Percebo que, se não levarei novidades para a pesquisa, deixarei uma parte de nossa história, a que foi construída por Pietro, Giorgio e Giacomo depois que saíram de Mezzano.

foto 15 Mezzano - Igreja di S. Giorgio.
foto 16 pia batismal - batizou os Bonat.

A volta no trem

Arrivederci, Mezzano. Damos o sinal para o ônibus parar em frente ao Albergo. Um longo caminho de volta a Curitiba nos aguarda, viajando em dois ônibus, dois trens e dois aviões, durante mais de 30 horas. Mas não penso nisso no momento da partida. Quero impregnar meus olhos com a vista deste vale até ver as colinas e ciprestes novamente, quando saberei que saí do Trentino.

No trem, ocupamos um banco em frente a dois jovens. Há vários estudantes no vagão (que se chama carrozza). Eu e meu marido viajamos de costas e, enquanto filmo a paisagem, não posso deixar de pensar o quanto essa posição tem de simbólica. Olho para trás, para o que passa, para o Trentino que fica. As cidades, os túneis, as pontes, o rio, as montanhas... O passado, ressignificado. Os jovens olham para frente, para o futuro.

Se olharem pela janela, poderão antecipar algumas coisas no caminho, enquanto eu me surpreendo várias vezes, seja com uma bela vista inesperada, seja com a entrada na escuridão de um túnel. Mas sempre será preciso olhar, estar atento, desejar ...

Yara


Fotografias de Yara e Nilo Trevisan.

foto 17 a partida na estação de Feltre.
foto 18 estrada.foto 19 estrada 2.
Foto 20 Yara "emigrando".
Notas:
1. “No fim do mundo”: pesquisando na internet sobre o Pale di San Martino, descobri que o escritor Dino Buzzati, nascido em Belluno, provavelmente teve essa região como inspiração para escrever o romance "O Deserto dos Tártaros", um dos preferidos do meu marido. Uma interessante e inesperada associação...

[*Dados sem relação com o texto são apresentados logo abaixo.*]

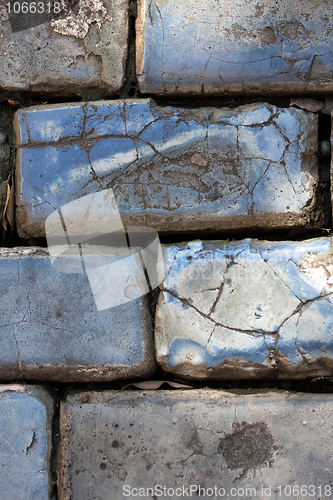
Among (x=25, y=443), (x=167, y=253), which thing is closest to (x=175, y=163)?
(x=167, y=253)

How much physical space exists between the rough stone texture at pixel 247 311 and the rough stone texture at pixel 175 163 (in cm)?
12

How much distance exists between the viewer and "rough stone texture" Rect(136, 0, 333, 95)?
1.61 meters

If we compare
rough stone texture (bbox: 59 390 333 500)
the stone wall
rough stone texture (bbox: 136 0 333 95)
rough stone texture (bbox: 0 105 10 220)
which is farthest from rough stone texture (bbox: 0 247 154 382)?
rough stone texture (bbox: 136 0 333 95)

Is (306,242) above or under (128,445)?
above

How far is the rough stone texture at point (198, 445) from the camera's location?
1.48m

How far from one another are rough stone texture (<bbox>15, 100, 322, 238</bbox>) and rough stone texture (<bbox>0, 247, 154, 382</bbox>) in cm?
22

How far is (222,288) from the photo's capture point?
1563mm

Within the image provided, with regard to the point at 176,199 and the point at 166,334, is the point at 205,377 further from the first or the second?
the point at 176,199

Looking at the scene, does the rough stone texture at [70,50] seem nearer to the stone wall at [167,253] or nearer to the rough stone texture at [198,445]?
the stone wall at [167,253]

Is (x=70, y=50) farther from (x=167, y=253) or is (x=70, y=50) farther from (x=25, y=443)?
(x=25, y=443)

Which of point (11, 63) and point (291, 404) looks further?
point (11, 63)

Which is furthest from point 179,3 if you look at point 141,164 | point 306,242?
point 306,242

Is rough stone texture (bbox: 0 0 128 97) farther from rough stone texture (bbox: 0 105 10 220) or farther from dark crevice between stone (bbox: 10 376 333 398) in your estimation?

2. Mais informações sobre as cidades, fotos e links em www.comuni-italiani.it.

5. Floriano Nicolao é autor de:
- “La chiesa di San Silvestro”, 
-“Le Chiese di San Giovanni e Santa Romina nel territorio di Mezzano”, 
-“La chiesetta della Madonna della Neve sul Monte Vederna”. 
Escreveu a introdução para o livro “Colônia Imperial Santa Maria do Novo Tirol da Boca da Serra”, dos irmãos Antonio Tomaz e Ariel J. Thomaz.

6. Susete Moletta é autora dos livros “Da Itália para o Brasil – a história do casal da Capelinha da Água Verde” e “Italianos no Novo Mundo - História, Imigração, Genealogia, Heráldica”, esse em parceria com seu primo Antonio Sergio Palu Filho.